Gracile di salute, ebbe precettori privati e conobbe Don Luigi Illuminati che gli riservò un capitolo ne “Un paese d’Abruzzo, nella seconda metà dell’Ottocento”. Domenico Ricciconti, come tutti gli aristocratici, i benestanti e i professionisti di Atri, veniva chiamato con il “Don” (il “Sor” per chi veniva dai territori dell’ex-Stato Pontificio), usanza che si affievolì nella seconda metà del XX secolo. Un cugino di Domenico, Vittorio Mandocchi, operò nella beneficienza con l’istituto affidato alle Figlie dei SS. Cuori di Gesù e Maria (Ravasco) che diffusero in Atri la devozione a Piergiorgio Frassati, presto Santo.
Consigliere della Provincia di Teramo, Ricciconti, nel 1910 mise a disposizione della povera gente, il suo patrimonio immobiliare e agricolo. Volle beneficare le orfanelle della Provincia, e fu istituita una Fondazione con sette consiglieri che prestavano gratuitamente il servizio.

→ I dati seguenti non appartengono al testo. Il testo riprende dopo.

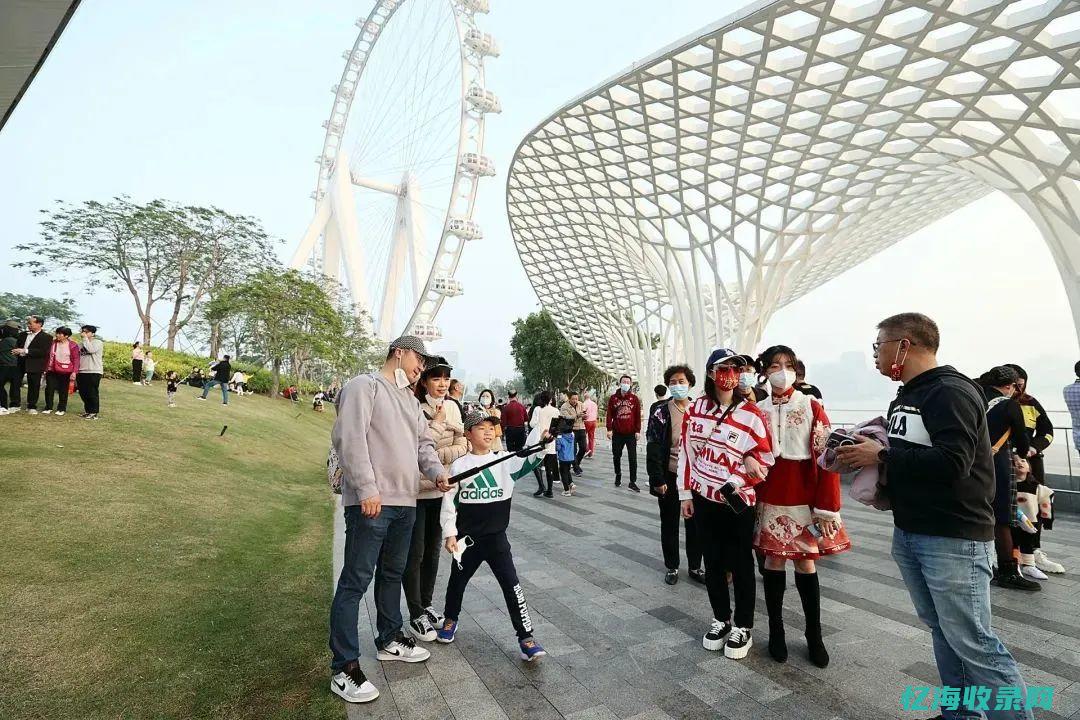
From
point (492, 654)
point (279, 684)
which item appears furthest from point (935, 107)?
point (279, 684)

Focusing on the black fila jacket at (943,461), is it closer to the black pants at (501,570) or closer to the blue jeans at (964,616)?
the blue jeans at (964,616)

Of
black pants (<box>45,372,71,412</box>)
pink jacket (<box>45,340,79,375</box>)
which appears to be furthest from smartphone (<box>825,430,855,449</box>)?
black pants (<box>45,372,71,412</box>)

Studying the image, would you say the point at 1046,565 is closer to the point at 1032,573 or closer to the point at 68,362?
the point at 1032,573

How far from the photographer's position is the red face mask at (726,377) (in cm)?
325

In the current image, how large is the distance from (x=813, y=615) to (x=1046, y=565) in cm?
346

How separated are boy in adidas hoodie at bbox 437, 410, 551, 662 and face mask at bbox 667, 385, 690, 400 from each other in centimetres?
222

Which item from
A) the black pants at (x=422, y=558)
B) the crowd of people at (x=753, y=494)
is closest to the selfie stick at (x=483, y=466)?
the crowd of people at (x=753, y=494)

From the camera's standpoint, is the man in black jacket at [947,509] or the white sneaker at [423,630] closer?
the man in black jacket at [947,509]

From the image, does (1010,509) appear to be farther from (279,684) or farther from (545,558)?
(279,684)

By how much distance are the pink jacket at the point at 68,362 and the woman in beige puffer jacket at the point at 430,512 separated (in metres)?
8.59

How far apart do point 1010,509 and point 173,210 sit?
34.8 m

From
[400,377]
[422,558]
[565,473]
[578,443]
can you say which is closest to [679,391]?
[422,558]

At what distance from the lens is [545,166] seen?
22703mm

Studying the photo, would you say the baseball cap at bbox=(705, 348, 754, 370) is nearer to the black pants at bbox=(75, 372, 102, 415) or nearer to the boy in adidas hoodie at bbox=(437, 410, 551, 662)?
the boy in adidas hoodie at bbox=(437, 410, 551, 662)
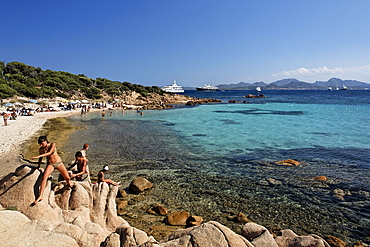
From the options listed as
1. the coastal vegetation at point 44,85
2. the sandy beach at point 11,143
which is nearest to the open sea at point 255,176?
the sandy beach at point 11,143

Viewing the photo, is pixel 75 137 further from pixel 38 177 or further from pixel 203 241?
pixel 203 241

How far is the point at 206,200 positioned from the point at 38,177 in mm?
7157

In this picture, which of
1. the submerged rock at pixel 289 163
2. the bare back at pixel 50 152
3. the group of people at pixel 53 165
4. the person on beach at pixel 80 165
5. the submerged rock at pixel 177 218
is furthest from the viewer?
the submerged rock at pixel 289 163

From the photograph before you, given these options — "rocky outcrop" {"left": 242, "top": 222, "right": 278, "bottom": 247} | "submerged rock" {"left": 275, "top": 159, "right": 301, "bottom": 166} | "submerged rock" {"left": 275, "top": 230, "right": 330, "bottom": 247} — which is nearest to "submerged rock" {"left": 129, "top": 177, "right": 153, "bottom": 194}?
"rocky outcrop" {"left": 242, "top": 222, "right": 278, "bottom": 247}

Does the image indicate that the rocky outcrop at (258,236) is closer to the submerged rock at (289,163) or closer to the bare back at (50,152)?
the bare back at (50,152)

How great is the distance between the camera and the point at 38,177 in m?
6.94

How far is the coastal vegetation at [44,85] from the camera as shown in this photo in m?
56.8

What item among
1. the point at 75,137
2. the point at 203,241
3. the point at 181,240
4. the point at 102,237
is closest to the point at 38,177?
the point at 102,237

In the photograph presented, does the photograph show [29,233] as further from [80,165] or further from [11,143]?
[11,143]

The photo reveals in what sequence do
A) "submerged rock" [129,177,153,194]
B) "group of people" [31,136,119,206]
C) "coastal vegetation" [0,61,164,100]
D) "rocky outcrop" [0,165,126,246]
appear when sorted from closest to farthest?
"rocky outcrop" [0,165,126,246], "group of people" [31,136,119,206], "submerged rock" [129,177,153,194], "coastal vegetation" [0,61,164,100]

Per il servizio educativo furono chiamate le Figlie della Carità di S. Vincenzo de Paul, già operanti in città, nell’ospedale-civile “S. Liberatore”, ubicato all’epoca accanto al Santuario di S. Rita.
Il Palazzo di Domenico Ricciconti è ancora sede della Fondazione che oggi continua egregiamente e sapientemente l’opera cominciata più di un secolo fa, attraverso nuove forme di assistenza, come “Rurabilandia”, fattoria didattica con agriturismo, dove operano ragazzi con disabilità, per un progetto di promozione umana.
Altra costruzione della Fondazione, sempre di opere sociali, è il “Ricciconti” del rione S. Antonio, segnalato dalla statua della Madonna della Medaglia Miracolosa, restaurata recentemente da Ugo Assogna, ricordo della presenza delle “Cappelloni”, così chiamate dal copricapo bianco, reso celebre dall’Amarcord di Fellini.
L’altarolo dell’oratorio privato di Domenico Ricciconti è stato donato al Museo Etnografico di Atri, fondato e diretto da Ettore Cicconi. Anche grazie a questa piccola opera d’arte sacra, qualche anno dopo la fondazione del secondo Museo atriano in ordine di tempo, è diventata tangibile la sezione di religiosità popolare, così radicata in Atri e nell’antico territorio.
Domenico Ricciconti ebbe molto a soffrire nell’ultimo periodo della vita. Fu tumulato nella cappella gentilizia del camposanto di Atri e un’epigrafe fu posta nello storico palazzo, dove al pianterreno ha sede il circolo degli anziani. Nel 1951, con la revisione dell’odonomastica cittadina, a “Don” Domenico fu dedicata una metà di Via Pomerio, dall’inizio della discesa alla fine della balaustra, mentre con la revisione del 1996, gli è stata dedicata anche la piazzetta che congiunge idealmente il pieno centro storico al rione dei Vasari, la cui esposizione a mezzogiorno facilitava il lavoro dei ceramisti. Nell’accezione popolare la dicitura “Ricciconti” si è imposta su Via Baiocchi e i vicoli limitrofi, proprio a ricordo del benefattore atriano che continua ancora a parlare alle generazioni future.